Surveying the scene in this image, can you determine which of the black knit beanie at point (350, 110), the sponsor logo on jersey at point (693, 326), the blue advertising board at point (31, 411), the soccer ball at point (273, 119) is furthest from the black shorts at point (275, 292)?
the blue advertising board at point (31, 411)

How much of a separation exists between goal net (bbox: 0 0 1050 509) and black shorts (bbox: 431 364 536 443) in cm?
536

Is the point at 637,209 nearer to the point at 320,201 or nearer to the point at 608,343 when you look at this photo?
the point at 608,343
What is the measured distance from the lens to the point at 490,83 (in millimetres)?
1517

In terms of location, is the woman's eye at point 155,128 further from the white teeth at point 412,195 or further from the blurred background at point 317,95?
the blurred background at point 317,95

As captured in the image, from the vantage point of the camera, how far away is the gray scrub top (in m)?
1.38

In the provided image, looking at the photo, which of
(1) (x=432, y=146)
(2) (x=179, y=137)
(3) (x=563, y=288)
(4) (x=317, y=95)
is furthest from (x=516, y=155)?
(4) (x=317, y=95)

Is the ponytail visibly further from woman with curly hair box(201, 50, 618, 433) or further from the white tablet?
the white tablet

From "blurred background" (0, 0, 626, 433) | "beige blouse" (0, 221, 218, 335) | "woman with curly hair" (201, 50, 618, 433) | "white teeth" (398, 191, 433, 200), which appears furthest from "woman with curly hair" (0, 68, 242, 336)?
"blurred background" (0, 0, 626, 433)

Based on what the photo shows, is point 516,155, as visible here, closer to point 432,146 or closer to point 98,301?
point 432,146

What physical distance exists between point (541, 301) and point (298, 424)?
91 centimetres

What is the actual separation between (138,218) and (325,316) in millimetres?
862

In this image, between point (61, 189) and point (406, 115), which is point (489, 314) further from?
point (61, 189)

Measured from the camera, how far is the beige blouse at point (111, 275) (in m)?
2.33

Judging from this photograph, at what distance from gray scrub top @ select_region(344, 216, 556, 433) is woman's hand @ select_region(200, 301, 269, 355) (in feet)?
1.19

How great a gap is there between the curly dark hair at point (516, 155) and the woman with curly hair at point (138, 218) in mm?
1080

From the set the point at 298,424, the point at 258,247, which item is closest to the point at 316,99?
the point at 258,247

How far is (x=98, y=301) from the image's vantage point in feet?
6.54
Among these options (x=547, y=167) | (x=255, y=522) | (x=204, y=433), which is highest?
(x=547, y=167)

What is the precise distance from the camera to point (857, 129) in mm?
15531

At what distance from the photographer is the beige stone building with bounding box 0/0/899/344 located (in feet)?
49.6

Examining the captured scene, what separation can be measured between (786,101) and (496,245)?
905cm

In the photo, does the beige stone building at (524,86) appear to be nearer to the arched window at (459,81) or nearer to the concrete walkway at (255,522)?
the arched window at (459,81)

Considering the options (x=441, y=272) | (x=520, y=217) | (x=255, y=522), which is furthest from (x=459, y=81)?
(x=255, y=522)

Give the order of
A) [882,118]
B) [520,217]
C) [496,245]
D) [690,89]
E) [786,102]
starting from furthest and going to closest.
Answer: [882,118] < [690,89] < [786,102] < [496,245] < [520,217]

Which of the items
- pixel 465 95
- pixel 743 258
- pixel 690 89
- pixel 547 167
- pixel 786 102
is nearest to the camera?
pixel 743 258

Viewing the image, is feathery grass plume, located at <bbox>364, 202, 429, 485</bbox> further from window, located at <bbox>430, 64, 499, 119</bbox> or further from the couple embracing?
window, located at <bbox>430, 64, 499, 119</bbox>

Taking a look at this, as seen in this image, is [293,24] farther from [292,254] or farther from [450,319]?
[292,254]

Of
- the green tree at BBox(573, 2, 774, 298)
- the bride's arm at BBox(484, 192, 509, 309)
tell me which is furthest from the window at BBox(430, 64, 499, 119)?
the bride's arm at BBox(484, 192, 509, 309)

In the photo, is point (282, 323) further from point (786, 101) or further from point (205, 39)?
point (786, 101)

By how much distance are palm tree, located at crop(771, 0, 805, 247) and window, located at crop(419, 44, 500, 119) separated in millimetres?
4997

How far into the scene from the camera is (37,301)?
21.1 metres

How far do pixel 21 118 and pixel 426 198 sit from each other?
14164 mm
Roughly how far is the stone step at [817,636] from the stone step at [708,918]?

**The request**
Nothing should be left out: repeat all of the data exactly.

**Task result**
Surveying the scene in this image, can you determine which of the black knit beanie at point (350, 110), the sponsor logo on jersey at point (693, 326), the blue advertising board at point (31, 411), the soccer ball at point (273, 119) is furthest from the black shorts at point (275, 292)?
the blue advertising board at point (31, 411)

How much of a separation exists between goal net (bbox: 0 0 1050 509) and black shorts (bbox: 431 364 536 443) in cm?
536

Is the point at 637,209 nearer to the point at 320,201 or nearer to the point at 608,343 when you look at this photo?
the point at 608,343
What is the measured distance from the lens to the point at 490,83 (in millimetres)?
1517

In terms of location, is the woman's eye at point 155,128 further from the white teeth at point 412,195 or further from the blurred background at point 317,95?
the blurred background at point 317,95

As captured in the image, from the vantage point of the camera, how far away is the gray scrub top (in m)?
1.38

In the provided image, looking at the photo, which of
(1) (x=432, y=146)
(2) (x=179, y=137)
(3) (x=563, y=288)
(4) (x=317, y=95)
is furthest from (x=516, y=155)?
(4) (x=317, y=95)

Is the ponytail visibly further from woman with curly hair box(201, 50, 618, 433) or further from the white tablet?
the white tablet

From "blurred background" (0, 0, 626, 433) | "beige blouse" (0, 221, 218, 335) | "woman with curly hair" (201, 50, 618, 433) | "white teeth" (398, 191, 433, 200), which appears furthest from "woman with curly hair" (0, 68, 242, 336)?
"blurred background" (0, 0, 626, 433)

Based on what the photo shows, is point 516,155, as visible here, closer to point 432,146 or closer to point 98,301?
point 432,146

What physical distance exists between point (541, 301) and point (298, 424)?
91 centimetres

What is the actual separation between (138,218) and (325,316) in millimetres?
862

In this image, between point (61, 189) and point (406, 115), which is point (489, 314) further from?
point (61, 189)

Measured from the camera, how far is the beige blouse at point (111, 275) (in m)?
2.33

Judging from this photograph, at what distance from gray scrub top @ select_region(344, 216, 556, 433) is woman's hand @ select_region(200, 301, 269, 355) (in feet)?
1.19

How great a gap is there between the curly dark hair at point (516, 155) and the woman with curly hair at point (138, 218) in mm?
1080

From the set the point at 298,424, the point at 258,247, which item is closest to the point at 316,99?
the point at 258,247

How far is (x=98, y=301) from the image's vantage point in feet?
6.54
Among these options (x=547, y=167) | (x=255, y=522) | (x=204, y=433), which is highest?
(x=547, y=167)

What is the precise distance from the camera to point (857, 129) in mm?
15531

At what distance from the photographer is the beige stone building with bounding box 0/0/899/344 located (in feet)?
49.6

Examining the captured scene, what separation can be measured between (786,101) and (496,245)?
905cm

In the photo, does the beige stone building at (524,86) appear to be nearer to the arched window at (459,81) or nearer to the concrete walkway at (255,522)?
the arched window at (459,81)

Considering the options (x=441, y=272) | (x=520, y=217) | (x=255, y=522), which is furthest from (x=459, y=81)?
(x=255, y=522)

Give the order of
A) [882,118]
B) [520,217]
C) [496,245]
D) [690,89]
E) [786,102]
starting from furthest and going to closest.
Answer: [882,118] < [690,89] < [786,102] < [496,245] < [520,217]

Which of the items
- pixel 465 95
- pixel 743 258
- pixel 690 89
- pixel 547 167
- pixel 786 102
is nearest to the camera?
pixel 743 258

Viewing the image, is feathery grass plume, located at <bbox>364, 202, 429, 485</bbox> further from window, located at <bbox>430, 64, 499, 119</bbox> or further from the couple embracing?
window, located at <bbox>430, 64, 499, 119</bbox>

Taking a look at this, as seen in this image, is [293,24] farther from [292,254] or farther from [450,319]?
[292,254]

Of
- the green tree at BBox(573, 2, 774, 298)
- the bride's arm at BBox(484, 192, 509, 309)
tell me which is furthest from the window at BBox(430, 64, 499, 119)?
the bride's arm at BBox(484, 192, 509, 309)

In the photo, is point (282, 323) further from point (786, 101) or further from point (205, 39)?
point (786, 101)

By how much distance are palm tree, located at crop(771, 0, 805, 247) and window, located at crop(419, 44, 500, 119) separated in millimetres?
4997

How far into the scene from the camera is (37,301)?
21.1 metres

How far do pixel 21 118 and pixel 426 198 sit from each other?
14164 mm
Roughly how far is the stone step at [817,636] from the stone step at [708,918]?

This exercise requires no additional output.